━━━ ИСТОЧНИК ━━━

Тут кое-чего не хватает — письма Эйнштейна с просьбой принять его и какой-либо официальной реакции на это гипотетическое письмо хоть на каком-нибудь уровне — так что, похоже, история липовая. Когда Белорусская академия наук несколькими годами позже предложила Эйнштейну стать ее почетным членом и консультировалась по этому поводу с Москвой, все бумажки оказались на месте — в архивах. Но если все-таки Эйнштейн вправду просился к нам (или хотя бы слух прошел, будто просится) — почему Сталин отказал? А. Смирнов: «Мне думается, что Сталин опасался, как бы Эйнштейн с его колоссальным международным авторитетом и известностью, помноженными на независимый характер, не стал неподконтрольным фактором политической жизни, от которого можно было ждать чего угодно. Эйнштейн публично неоднократно высказывал симпатии к СССР, но он же позволял себе и жесткую публичную критику советских порядков». На наш взгляд, сам Сталин в своем (выдуманном?) ответе был более прав: никакой жесткой критики Эйнштейн в наш адрес в ту пору себе не позволял, а вот что касается сионизма, было очевидно, что для него это — дело жизни.

━━━ ИЗВЛЕЧЕННЫЕ ДАННЫЕ ━━━

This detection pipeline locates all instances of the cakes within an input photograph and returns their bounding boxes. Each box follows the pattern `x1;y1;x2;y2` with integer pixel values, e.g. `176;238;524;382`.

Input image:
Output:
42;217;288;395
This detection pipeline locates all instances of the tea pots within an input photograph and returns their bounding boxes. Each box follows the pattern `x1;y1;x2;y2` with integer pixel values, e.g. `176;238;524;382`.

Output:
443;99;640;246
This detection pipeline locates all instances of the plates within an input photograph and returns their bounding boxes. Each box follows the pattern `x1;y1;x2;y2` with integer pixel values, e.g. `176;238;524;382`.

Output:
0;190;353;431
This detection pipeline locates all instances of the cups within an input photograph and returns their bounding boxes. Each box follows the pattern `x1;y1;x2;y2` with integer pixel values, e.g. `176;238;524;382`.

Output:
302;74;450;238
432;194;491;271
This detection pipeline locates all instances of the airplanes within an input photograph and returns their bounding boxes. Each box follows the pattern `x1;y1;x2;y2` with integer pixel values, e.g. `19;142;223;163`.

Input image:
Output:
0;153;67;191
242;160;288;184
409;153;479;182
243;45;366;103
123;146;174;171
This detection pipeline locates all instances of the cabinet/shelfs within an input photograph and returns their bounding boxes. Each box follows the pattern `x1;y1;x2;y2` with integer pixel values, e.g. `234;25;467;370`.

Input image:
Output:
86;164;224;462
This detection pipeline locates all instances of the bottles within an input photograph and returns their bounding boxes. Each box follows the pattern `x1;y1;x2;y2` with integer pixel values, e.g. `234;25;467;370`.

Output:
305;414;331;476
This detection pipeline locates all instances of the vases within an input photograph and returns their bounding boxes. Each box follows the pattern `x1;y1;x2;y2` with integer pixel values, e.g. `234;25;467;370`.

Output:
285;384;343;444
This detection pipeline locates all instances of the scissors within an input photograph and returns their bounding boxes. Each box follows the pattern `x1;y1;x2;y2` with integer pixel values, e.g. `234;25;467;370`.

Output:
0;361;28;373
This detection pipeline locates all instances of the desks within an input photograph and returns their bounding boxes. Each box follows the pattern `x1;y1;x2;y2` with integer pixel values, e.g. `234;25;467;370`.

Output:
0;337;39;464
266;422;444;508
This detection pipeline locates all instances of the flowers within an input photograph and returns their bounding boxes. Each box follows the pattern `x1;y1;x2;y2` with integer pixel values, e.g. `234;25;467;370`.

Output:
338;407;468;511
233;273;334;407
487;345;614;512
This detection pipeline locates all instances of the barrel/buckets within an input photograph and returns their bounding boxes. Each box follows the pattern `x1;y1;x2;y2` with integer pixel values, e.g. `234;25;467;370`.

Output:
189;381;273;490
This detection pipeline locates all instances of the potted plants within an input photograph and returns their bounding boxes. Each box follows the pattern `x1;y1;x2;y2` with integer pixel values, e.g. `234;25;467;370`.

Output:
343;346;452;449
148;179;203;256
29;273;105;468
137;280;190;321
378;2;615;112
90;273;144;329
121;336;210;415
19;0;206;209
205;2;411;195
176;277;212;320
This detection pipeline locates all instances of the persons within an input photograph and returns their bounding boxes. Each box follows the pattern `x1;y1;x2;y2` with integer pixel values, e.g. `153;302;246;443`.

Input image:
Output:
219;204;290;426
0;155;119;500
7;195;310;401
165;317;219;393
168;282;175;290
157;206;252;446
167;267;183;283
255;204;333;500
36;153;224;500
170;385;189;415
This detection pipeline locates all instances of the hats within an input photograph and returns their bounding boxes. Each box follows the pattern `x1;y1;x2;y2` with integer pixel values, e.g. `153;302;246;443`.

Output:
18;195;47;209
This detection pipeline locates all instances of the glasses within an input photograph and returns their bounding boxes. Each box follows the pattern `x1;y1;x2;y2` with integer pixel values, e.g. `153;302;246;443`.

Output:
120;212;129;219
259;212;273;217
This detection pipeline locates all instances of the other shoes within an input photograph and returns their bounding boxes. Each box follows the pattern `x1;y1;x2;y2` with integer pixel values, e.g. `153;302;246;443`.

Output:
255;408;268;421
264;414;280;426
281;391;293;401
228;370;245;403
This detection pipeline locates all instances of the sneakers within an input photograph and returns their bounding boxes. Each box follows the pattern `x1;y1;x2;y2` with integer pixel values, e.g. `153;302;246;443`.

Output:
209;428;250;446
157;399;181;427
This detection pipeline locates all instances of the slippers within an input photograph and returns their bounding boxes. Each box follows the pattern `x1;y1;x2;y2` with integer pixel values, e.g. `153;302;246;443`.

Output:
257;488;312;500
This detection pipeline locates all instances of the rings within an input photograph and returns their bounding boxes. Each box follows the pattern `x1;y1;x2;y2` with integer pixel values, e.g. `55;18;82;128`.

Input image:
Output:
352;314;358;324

━━━

*ЗАДАНИЯ К УПРАЖНЕНИЮ*.
A - Что, согласно фрагменту об Эйнштейне и Сталине, Белорусская академия наук предложила Эйнштейну?
B - Продолжите фрагмент об Эйнштейне и Сталине, начав сразу после его последнего предложения.

*ОТВЕТЫ ПО ПОРЯДКУ*.
A - Стать ее почетным членом.

B -
Осенью 1931 года казалось, что вот-вот начнется мировая война: 18 сентября японцы напали на Маньчжурию (Северо-Восточный Китай), образовали там марионеточное государство Маньчжоу-Го и планировали двигаться дальше. Китай просил Лигу Наций о защите, но не получил ее — благополучные страны не любят вмешиваться в чужие конфликты. В СССР думали, что Япония теперь на нас нападет, американцы полагали, что СССР и Япония объединятся против Америки, а Эйнштейн возмущался бездействием Лиги Наций. Не стоит думать, однако, что он мог больше чем на несколько дней забыть о своей работе. В ноябре он выступил в Берлине на коллоквиуме с докладом «О соотношении неопределенностей», в очередной раз пытаясь оспорить Гейзенберга, правда, в очередной раз предложил его на Нобелевку, но вновь дал понять, что Шрёдингер лучше. Пайс: «Суждение Эйнштейна о том, какая из работ важнее — Шрёдингера или Гейзенберга, — действительно оказалось ошибочным. Возможно, это еще более затруднило работу Нобелевского комитета. Премия по физике за 1931 год присуждена не была».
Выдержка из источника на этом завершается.